Public-Key Cryptography and Password Protocols

Halevi, S., & Krawczyk, H. (1999). Public-Key Cryptography and Password Protocols.
ACM Transactions on Information and System Security, 2, 230-268. Retrieved on September 13, 2006, from the ACM Digital Library database.

In this article, Halevi and Krawczyk studied the combined use of weak (passwords) and strong (private key for public-key encryption) authentication and key exchange in asymmetric scenarios.

The most basic password use is sending a password from a user to a server in the clear in which the server stores a file with the plain password or its image to validate the password. In remote authentications, the password can be easily read by an eavesdropper. One of the most basic attacks is password guessing in which an attacker uses a small dictionary of common passwords. In an off-line attack, the attacker notes communications and then uses the dictionary to look for consistent passwords, while in an online attack, he keeps trying passwords from the dictionary until he gets the correct one. The authors define the security for a password-based one-way authentication protocol by describing an attacker who can watch runs of the protocol between the user and the server, prompt new authentication sessions where he can see all messages sent between the two, intercept messages which he can change or drop, and see if the server accepts the authentication or not.

Several protocols in the asymmetric scenario were then presented where the authentication server has a pair of private and public keys and the client uses a password. The first protocol, part of broader group of protocols called “encrypted challenge-response mechanisms,” was a simple one in which the password was encrypted with the server’s public key and then sent to the server for verification. The authors’ findings showed additional properties were needed to maintain the security of the protocol. Next, the authors used the challenge-response approach to encrypt the user’s response under the public key of a server to fend off guessed passwords. The authors determined that while encrypting the response would appear to be an effective way of preventing password guessing, it was not. The authors stated that since they aimed to achieve a higher level of security for their protocols than semantic security, they chose to use OAEP, a simple encoding of data for use with RSA encryption to provide protection against strong attacks.

The authors added to their authentication protocols the function of authenticating the server to the user their exchange of an authenticated secret key. They indicated that this provides security needed in many security applications. While the protocol does not give perfect forward secrecy because exposure of the server’s private key means the session key is revealed, the authors stated that perfect forward secrecy could be performed by using the Diffie-Hellman exchange and Mutual Authentication. The authors next suggested giving the user a hashed version of the public key, a so-called “public password,” to be used where clients cannot verify the authenticity of the server’s public key in order to extend the human-password and serve as a “hand held certificate” to a public key.

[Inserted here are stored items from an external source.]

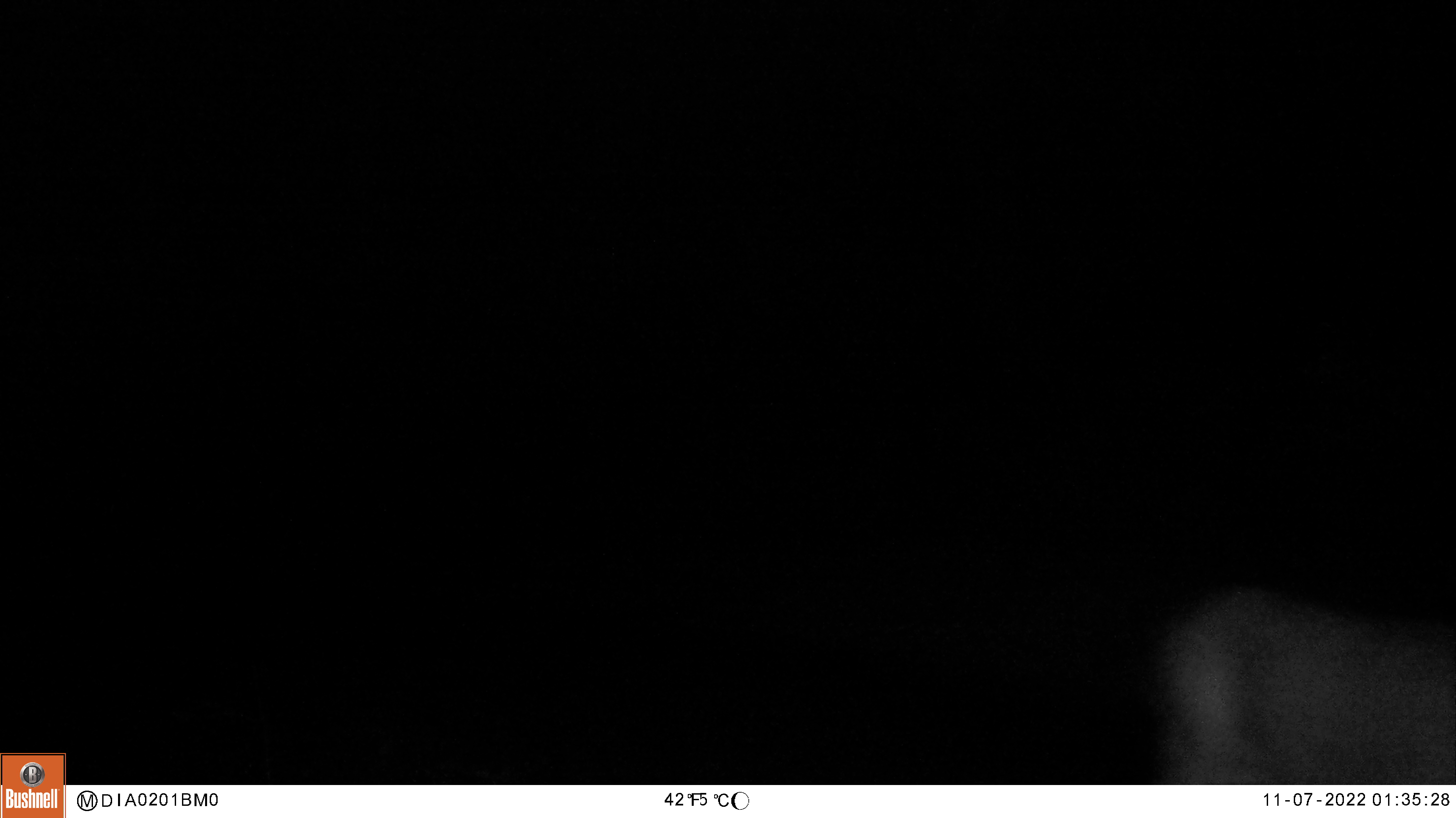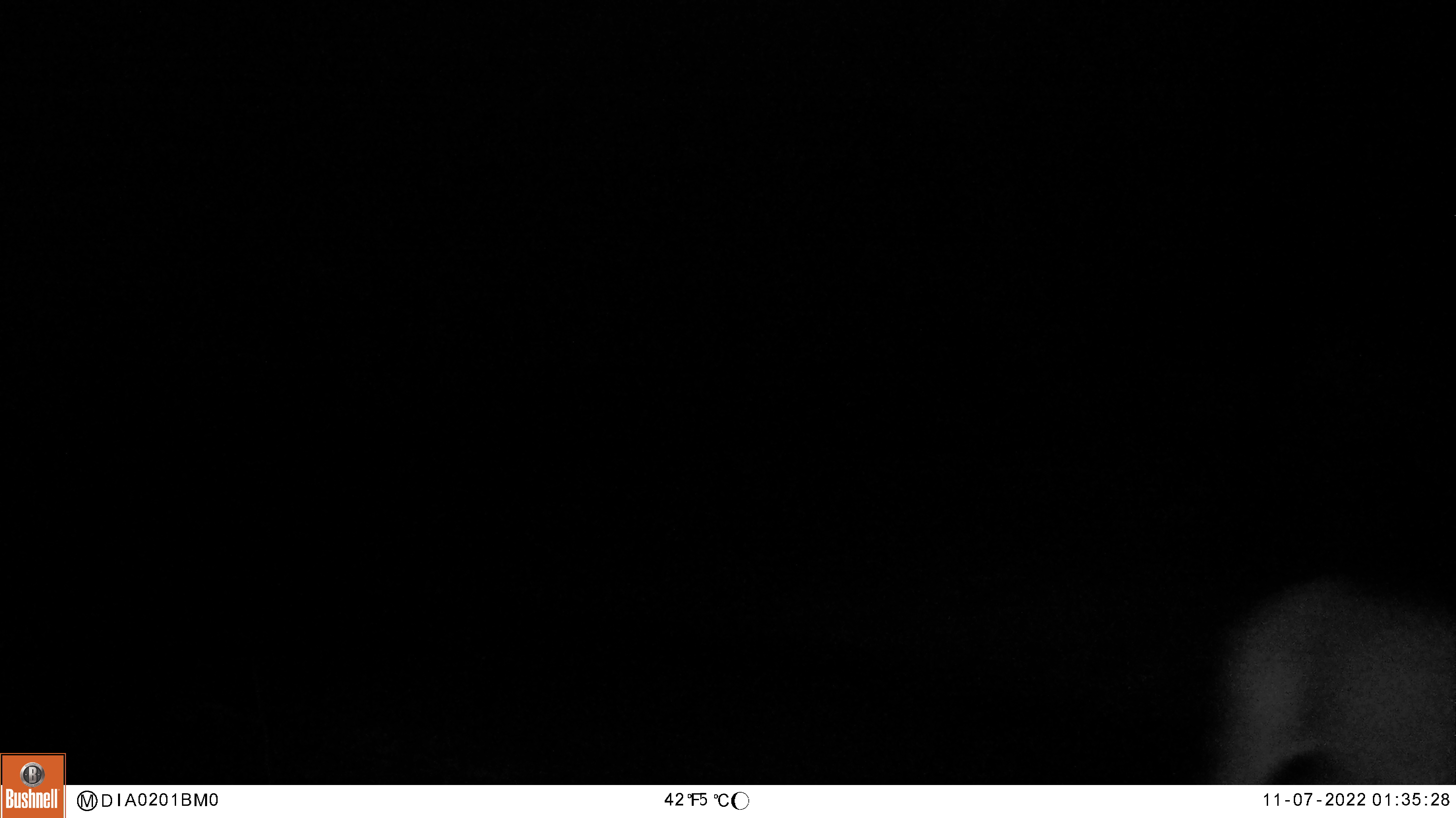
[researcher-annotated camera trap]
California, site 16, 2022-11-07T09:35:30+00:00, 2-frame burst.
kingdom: Animalia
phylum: Chordata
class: Mammalia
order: Artiodactyla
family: Cervidae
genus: Odocoileus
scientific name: Odocoileus hemionus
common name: mule deer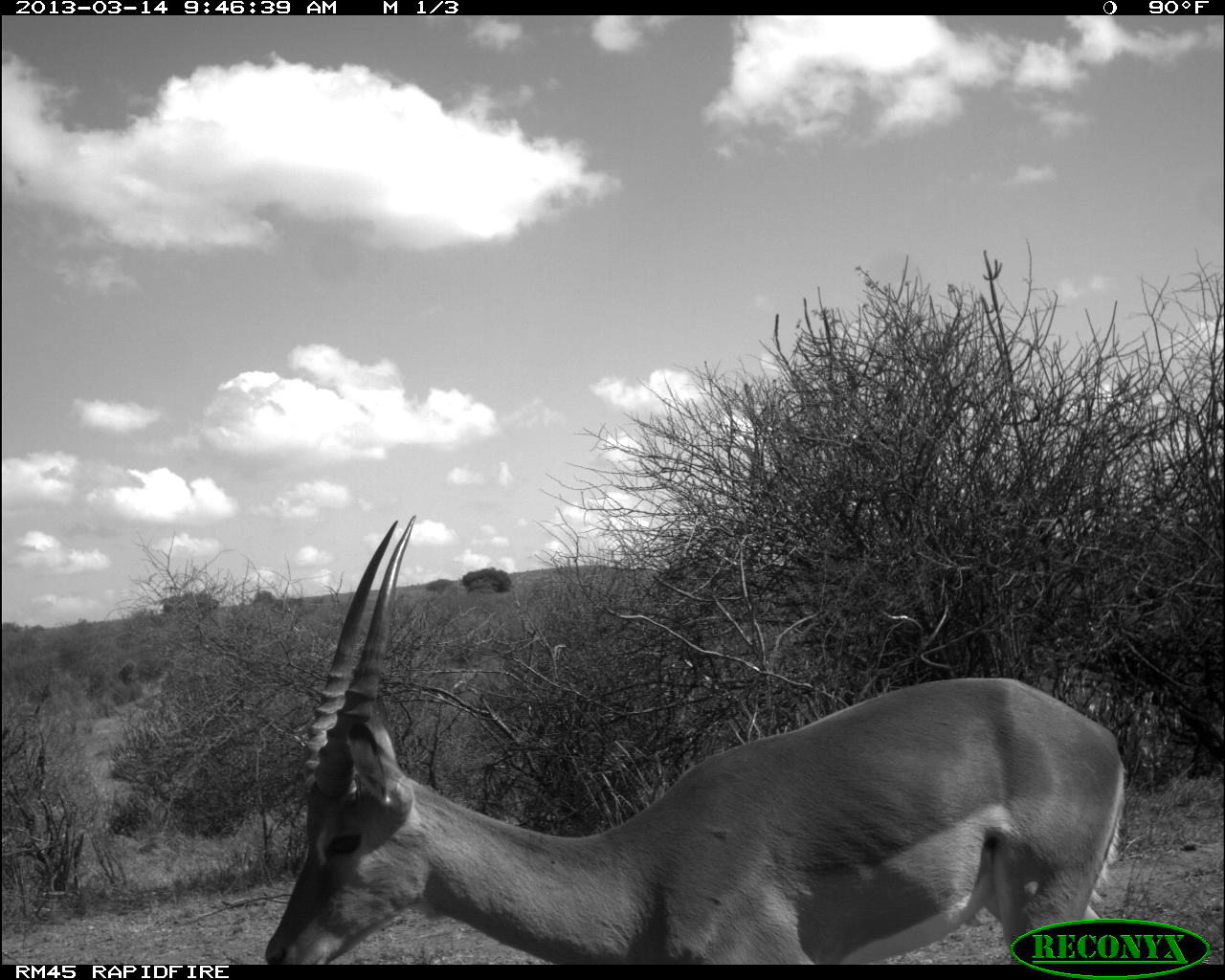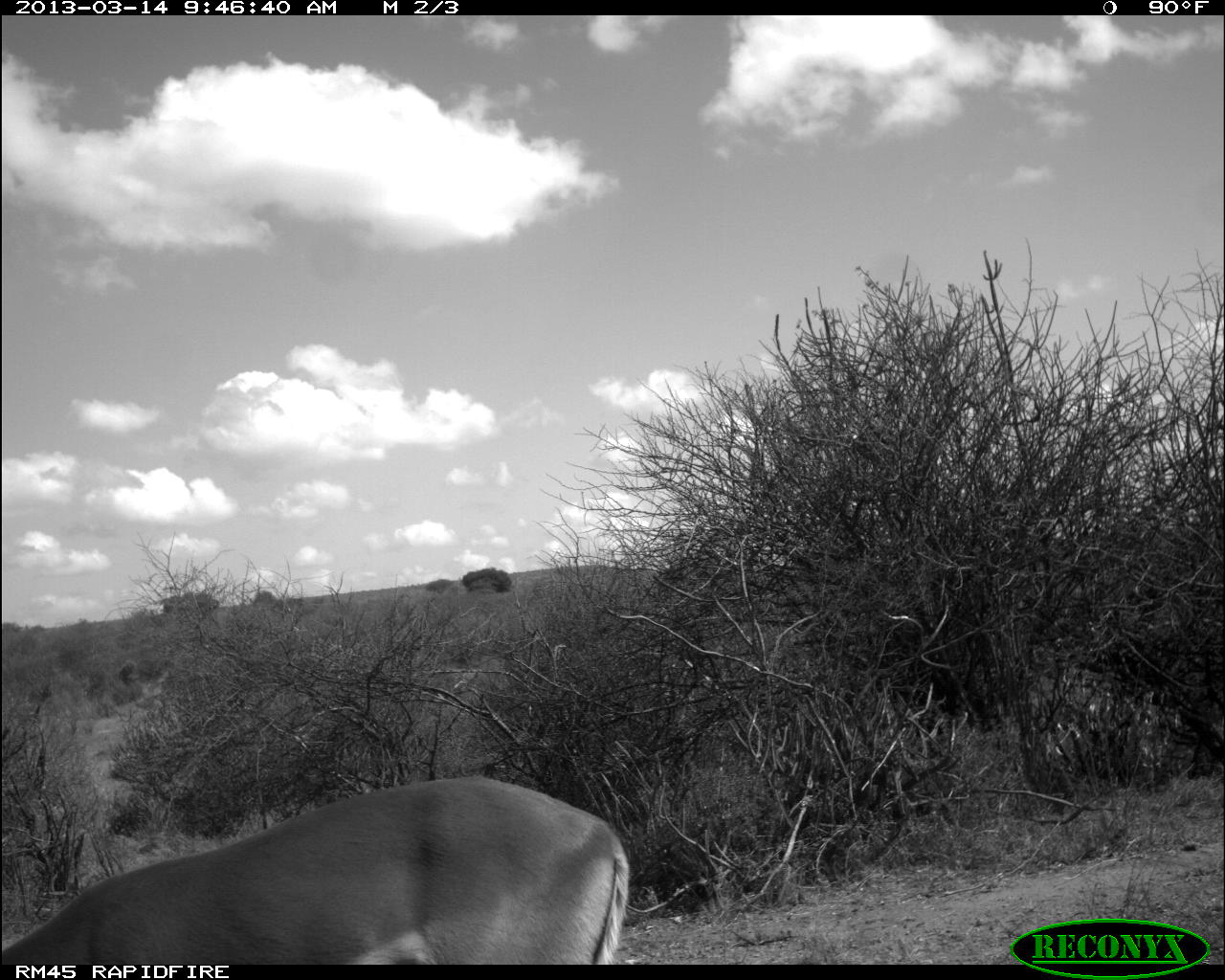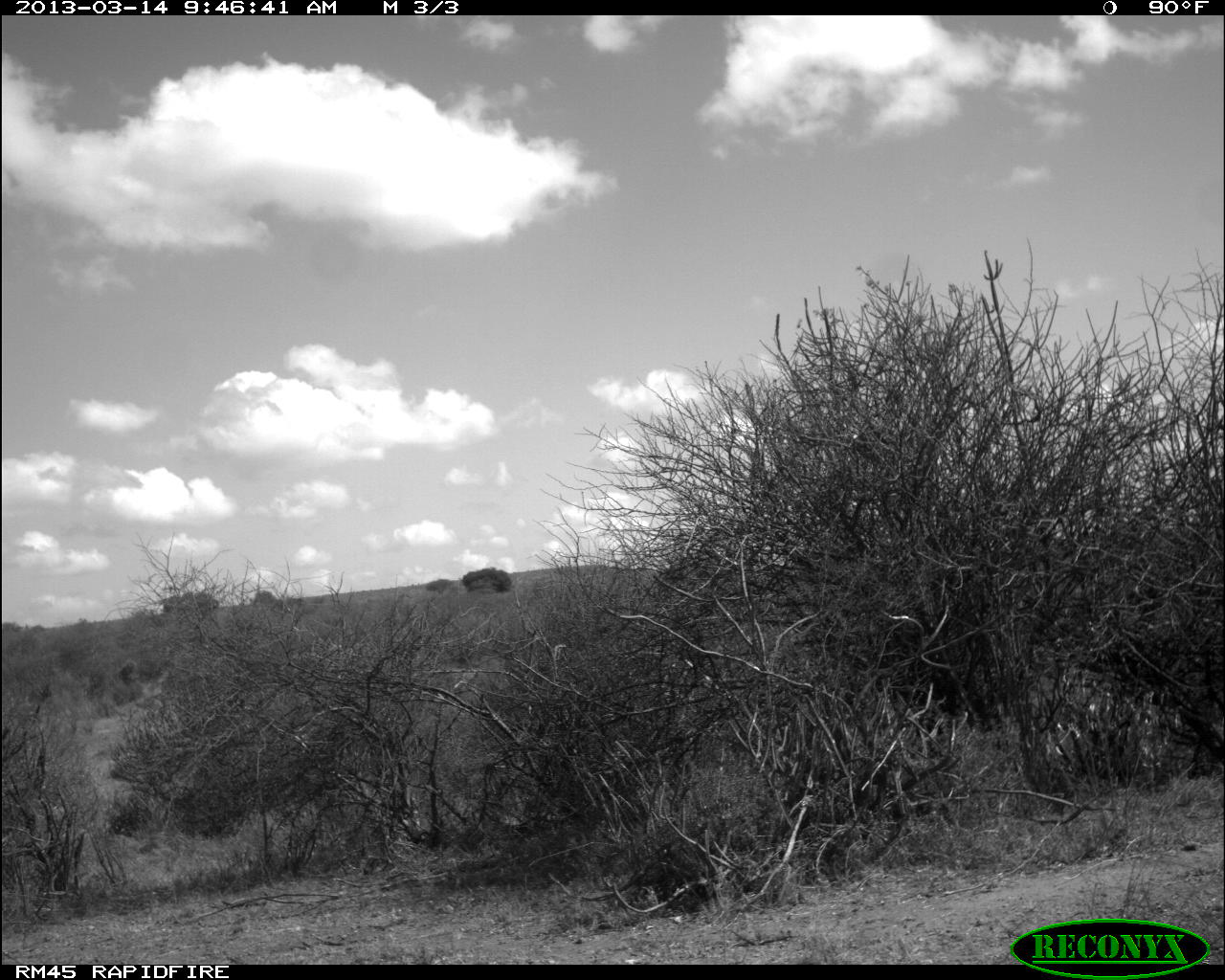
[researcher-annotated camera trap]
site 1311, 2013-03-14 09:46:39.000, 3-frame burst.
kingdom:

The authors next stated their definition of password protocol security and established the security of their encrypted challenge-response protocol. To do so, they created a model on which they could run and see their security requirements. The authors proposed a “probabilistic game” with a user, server, and intruder who has great but limited power. Each game had security parameters controlling the strength of cryptographic keys and functions, and a dictionary of passwords. Using their probabilistic game, the authors defined a secure one-way password authentication protocol by first stating that a protocol is syntactically correct when all messages are passed unchanged, then by explaining successful impersonation and authentication. Within this definition, the intruder’s strategy is to keep trying passwords until he is successful.

Finally, the authors gave an explanation of their public-key encryption method that can stop ciphertext-verification attacks using a key generation, probabilistic encryption and decryption algorithms. The authors noted that users and servers in a password setting have a shared secret, and that all the strong password mechanisms they and others propose use public-key techniques.